To streamline document processing workflows that involve both classification and data extraction, you can integrate the classification task into document processing workflow. This integration eliminates the need for manual document pre-classification, allowing for a unified, automated process that handles both tasks sequentially within a single workflow.

Prerequisites

Ensure that you have created a learning instance for that you want to use with this process and published it to production. See Publish the learning instance to production.
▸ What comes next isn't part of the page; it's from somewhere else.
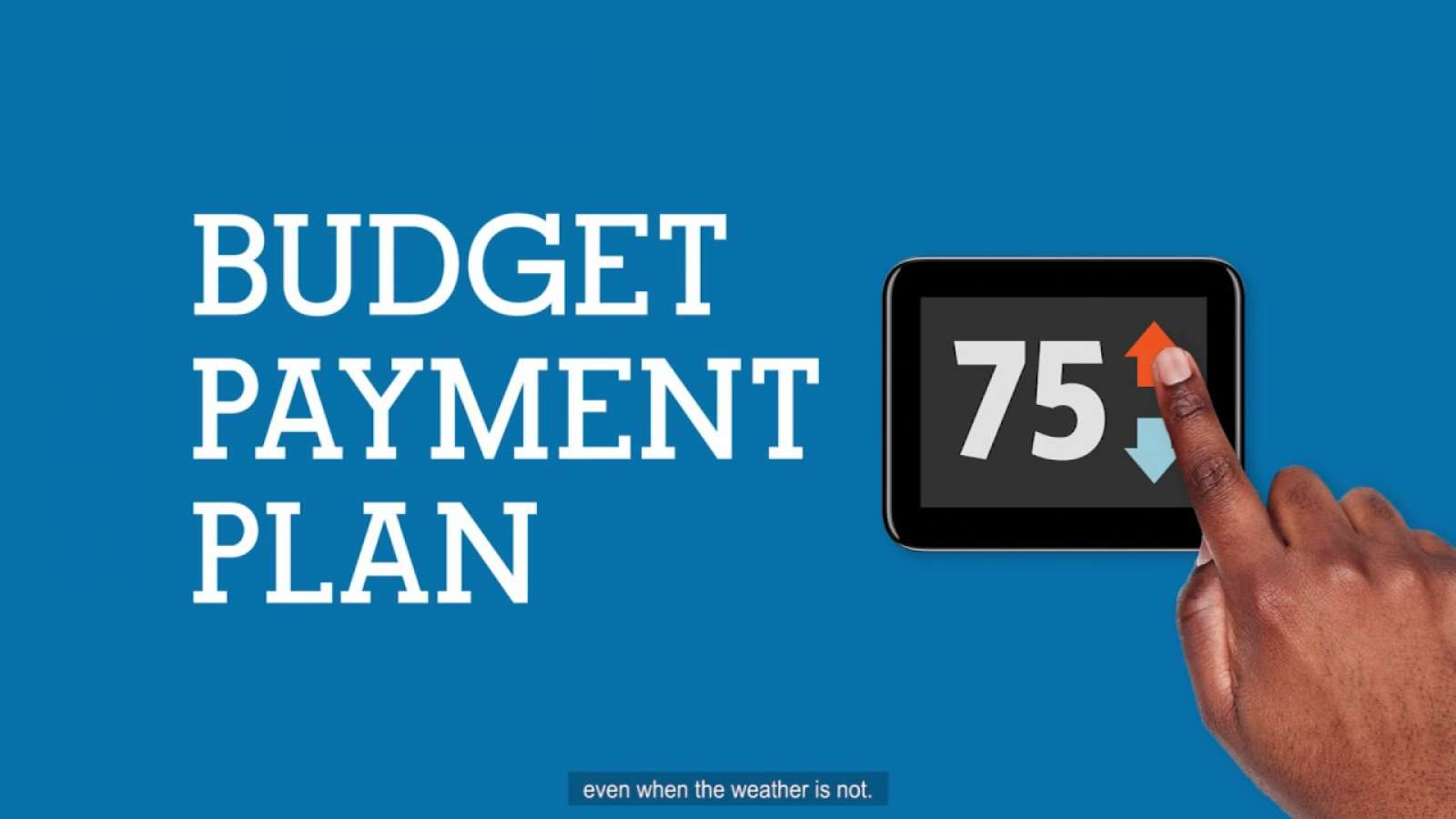 Preview of residential budget payment plan video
In this procedure, we have used the Classify action in the Document Classifier package and created variables accordingly. Depending on the classifier action you choose, you might have to modify the procedure and create different sets of variables.

Procedure

  1. Log in to your Control Room.
  2. Navigate to Automation > Private tab .
  3. Click Create > Task Bot.
    Ensure you do not place the bot in the Document Workspace Processes folder.
  4. Provide a name for the bot, such as doc-processing-with-classification.
  5. Create the following variables:
    Variable name Description Data type Value
    SourcePath File path to the folder containing documents to be classified String Enter the file path where the documents to be classified are located
    ClassifiedFilePath File path to the folder containing documents that are classified String Enter the file path where the classified documents are available
    OutputPath File path to the folder containing the extracted data and invalid or failed documents String Enter the file path where you want the extraction output
    FilesInFolderClassification Holds file name and extension Dictionary NA
    FoldersInFolderDataProcessing Holds folder name String NA
    FilesInFolderDataProcessing Holds file name and extension Dictionary NA

    See Create a variable.

  6. Insert a Loop action to iterate through all the documents to classify in a specific file path.
    1. Double-click or drag the Loop action to the editor.
    2. Select the For each file in folder iterator.
    3. In the Folder path field, enter $SourcePath$.
    4. In the Assign file name and extension to this variable field, enter $FilesInFolderClassification$.
  7. Configure actions for classifying documents.
    1. Drag the Classify action in the Document Classifier package into the Loop container.
    2. In the Input File field, select the Desktop file option, and enter $SourcePath$/$FilesInFolder{name}$.$FilesInFolder{extension}$.
    3. In the Classifier field, select the appropriate model file.
    4. In the Output folder path field, select the Desktop folder option, and enter $ClassifiedFilePath$.
  8. Insert a Loop action to iterate through all the folders in a specific file path.
    1. Double-click or drag the Loop action to the editor.
    2. Select the For each folder in folder iterator.
    3. In the Folder path field, enter $ClassifiedFilePath$.
      Note: We have selected the ClassifiedFilePath variable for the folder path as the classified documents are stored as separate folders in this folder.
    4. In the Assign relative folder path to this variable field, enter $FoldersInFolderDataProcessing$.
  9. Insert a Loop action to iterate through all the files for data processing in a specific file path.
    1. Double-click or drag the Loop action to the editor.
    2. Select the For each file in folder iterator.
    3. In the Folder path field, enter $ClassifiedFilePath$/$FoldersInFolderDataProcessing$.
    4. In the Assign file name and extension to this variable field, enter $FilesInFolderDataProcessing$.
  10. Configure actions to upload documents to the process associated with a specific learning instance.
    1. Drag the Create a request action in the Process Composer package into the Loop container.
    2. In the Public Process field, click Browse and select a learning instance that is available in the public mode.
    3. In the File “InputFile” field, select the Desktop file option, and enter $ClassifiedFilePath$/$FoldersInFolderDataProcessing$/$FilesInFolderDataProcessing{name}$.$FilesInFolderDataProcessing{extension}$.
    4. In the String “InputFileName” field, enter $FilesInFolderDataProcessing{name}$.$FilesInFolderDataProcessing{extension}$.
    5. In the String “OutputFolder” field, enter $OutputPath$.
  11. Using the File package, you can perform the following actions:
    • Using the Copy Desktop file action, you can make a copy of the files that were successfully processed to a different location on your desktop. For example, enter $ClassifiedFilePath$/$FoldersInFolderDataProcessing$/$FilesInFolderDataProcessing{name}$.$FilesInFolderDataProcessing{extension}$ the Source file field.
    • Using the Delete action, you can remove documents after they are uploaded to Document Automation. For example, enter $ClassifiedFilePath$/$FoldersInFolderDataProcessing$/$FilesInFolderDataProcessing{name}$.$FilesInFolderDataProcessing{extension}$ the File field.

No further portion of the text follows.